Malavita

Une famille d’Américains débarque à Cholong-sur-Avre, un petit village français, en pleine nuit. Une famille définitivement pas comme les autres. On apprendra bientôt que celle-ci bénéficie du programme de protection des témoins, car le mafieux père a balancé toute sa bande. Comme son impulsivité les met tous souvent dans le pétrin, ils ont dû quitter Paris pour recommencer une nouvelle vie anonyme dans ce petit village. Le père ayant découvert une vieille machine à écrire dans le fatras de la maison, il se plaît à s’imaginer écrivain et décide que cela sera sa nouvelle couverture. Il s’enferme tous les jours dans sa véranda pour écrire, et se prend au jeu. Ce n’est toutefois pas le seul jeu auquel il se prend. Ainsi débute Malavita de Tonino Benacquista.

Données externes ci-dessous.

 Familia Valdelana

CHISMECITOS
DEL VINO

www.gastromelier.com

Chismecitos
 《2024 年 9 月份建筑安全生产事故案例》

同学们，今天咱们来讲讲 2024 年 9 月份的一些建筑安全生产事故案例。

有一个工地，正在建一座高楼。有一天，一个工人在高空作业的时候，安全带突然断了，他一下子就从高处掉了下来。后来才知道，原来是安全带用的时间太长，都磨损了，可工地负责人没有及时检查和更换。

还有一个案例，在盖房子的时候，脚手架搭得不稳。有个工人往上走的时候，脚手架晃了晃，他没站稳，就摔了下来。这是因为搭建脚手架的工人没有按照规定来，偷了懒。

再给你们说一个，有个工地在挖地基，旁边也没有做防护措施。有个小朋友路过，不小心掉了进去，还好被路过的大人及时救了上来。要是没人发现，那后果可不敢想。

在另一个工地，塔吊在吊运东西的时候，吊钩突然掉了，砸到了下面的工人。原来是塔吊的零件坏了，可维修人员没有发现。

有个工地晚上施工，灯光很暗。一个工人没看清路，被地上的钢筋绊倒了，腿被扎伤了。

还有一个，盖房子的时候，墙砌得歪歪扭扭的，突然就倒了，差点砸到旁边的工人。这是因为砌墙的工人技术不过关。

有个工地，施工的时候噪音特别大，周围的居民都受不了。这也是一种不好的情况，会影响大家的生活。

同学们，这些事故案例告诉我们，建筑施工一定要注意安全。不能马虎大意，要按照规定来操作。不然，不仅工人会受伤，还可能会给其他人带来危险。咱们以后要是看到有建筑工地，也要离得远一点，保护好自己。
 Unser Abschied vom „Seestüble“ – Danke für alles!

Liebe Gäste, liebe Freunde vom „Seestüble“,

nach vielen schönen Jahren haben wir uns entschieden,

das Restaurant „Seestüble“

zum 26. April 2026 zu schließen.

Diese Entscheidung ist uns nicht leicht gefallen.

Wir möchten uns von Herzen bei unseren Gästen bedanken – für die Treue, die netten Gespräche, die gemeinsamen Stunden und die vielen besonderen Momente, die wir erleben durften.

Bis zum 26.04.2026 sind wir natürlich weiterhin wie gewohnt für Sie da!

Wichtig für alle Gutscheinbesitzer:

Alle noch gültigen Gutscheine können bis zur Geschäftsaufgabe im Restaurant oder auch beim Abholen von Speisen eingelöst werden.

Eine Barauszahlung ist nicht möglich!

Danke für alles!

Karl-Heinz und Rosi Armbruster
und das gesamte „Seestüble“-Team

Malavita Tonino Benacquista

Malavita est un bon roman, bien mené, avec la dose d’ironie qu’il faut pour nous rendre les personnages sympathiques. Puis, une chose que j’aime de Tonino Benacquista, c’est ses clins d’œil au lecteur:

“C’est un écrivain, chéri. Plus c’est extravagant et plus ça l’amuse de nous y faire croire.” (p. 175)

Chaque fois, on a l’impression qu’il nous dit: Regardez, cher lecteur, ce que je suis en train de faire… Ça fonctionne, non?

Malavita en extraits

“Les coudes posés de part et d’autre de sa Brother 900, le menton sur ses doigts croisés, Fred s’interrogeait sur les mystères du point-virgule. Le point, il savait, la virgule, il savait, mais le point-virgule? Comment une phrase pouvait-elle à la fois se terminer et se poursuivre? Quelque chose bloquait mentalement, la représentation d’une fin continue, ou d’une continuité qui s’interrompt, ou l’inverse, ou quelque chose entre les deux, allez savoir. Qu’est-ce qui, dans la vie, pouvait correspondre à ce schéma? Une sourde angoisse de la mort mêlée à la tentation métaphysique? Quoi d’autre?” (p. 69)

“Warren faillit répondre ce qu’il avait sur le cœur: J’avais huit ans quand ma famille a été chassée des cinquante États d’Amérique. Il supportait de plus en plus mal qu’on voit en lui un futur obèse au QI inférieur à celui d’une huître de l’Oyster Bar, prêt à tout sacrifier à son dieu dollar, un être inculte qui se pensait autorisé à régner sur le reste du monde.” (p. 84)

“Sur le chemin de l’école, Belle et Warren tentaient de se représenter la scène.
— Trois mois qu’il s’enferme dans sa putain de véranda, dit-il, tout son vocabulaire doit y passer plusieurs fois par jour.
— Dis que ton père est un analphabète…
— Mon père est un Américain de base, tu as oublié ce que c’était. Un type qui parle pour se faire comprendre, pas pour faire des phrases. Un homme qui n’a pas besoin de dire
vous quand il sait dire tu. Un type qui est, qui a, qui dit et qui fait, il n’a pas besoin d’autres verbes. Un type qui ne dîne, ne déjeune ni ne soupe jamais : il mange. Pour lui, le passé est ce qui est arrivé avant le présent, et le futur ce qui arrivera après, à quoi bon compliquer? As-tu déjà listé le nombre de choses que ton père est capable d’exprimer rien qu’avec le mot « fuck »?
— Pas de conchonneries, s’il te plaît.
— C’est bien autre chose que des cochonneries.
« fuck » dans sa bouche peut vouloir dire: « Mon Dieu, dans quelle panade me suis-je fourré! », ou encore: « Ce gars-là va le payer cher un jour », mais aussi « J’adore ce film ». Pourquoi un type comme lui aurait-il besoin d’écrire?
— Moi j’aime bien l’idée que papa s’occupe, ça lui fait du bien, et pendant ce temps-là il nous fout la paix.” (p. 132)

“Le problème de Joey, c’était son vice, et son vice, c’était les banques. Il ne savait pas résister à une banque. Et un vice auquel on ne sait pas résister, malgré les alarmes, les sermons, et les thérapies plus ou moins forcées, ça finit par vous être fatal. Quand Gizzi mettait parfois plusieurs mois à préparer un hold-up, Joey, lui, attaquait des banques comme on soulage une envie de pisser. Quand Paul tombait amoureux d’une banque et lui faisait la cour, Joey lui collait directement la main aux fesses. Il avait beau se prendre des gifles, ça ne changeait rien, il recommençait de plus belle. (p. 359-360)

BENACQUISTA, Tonino. Malavita, Folio Gallimard, Paris, 2004, 384 p.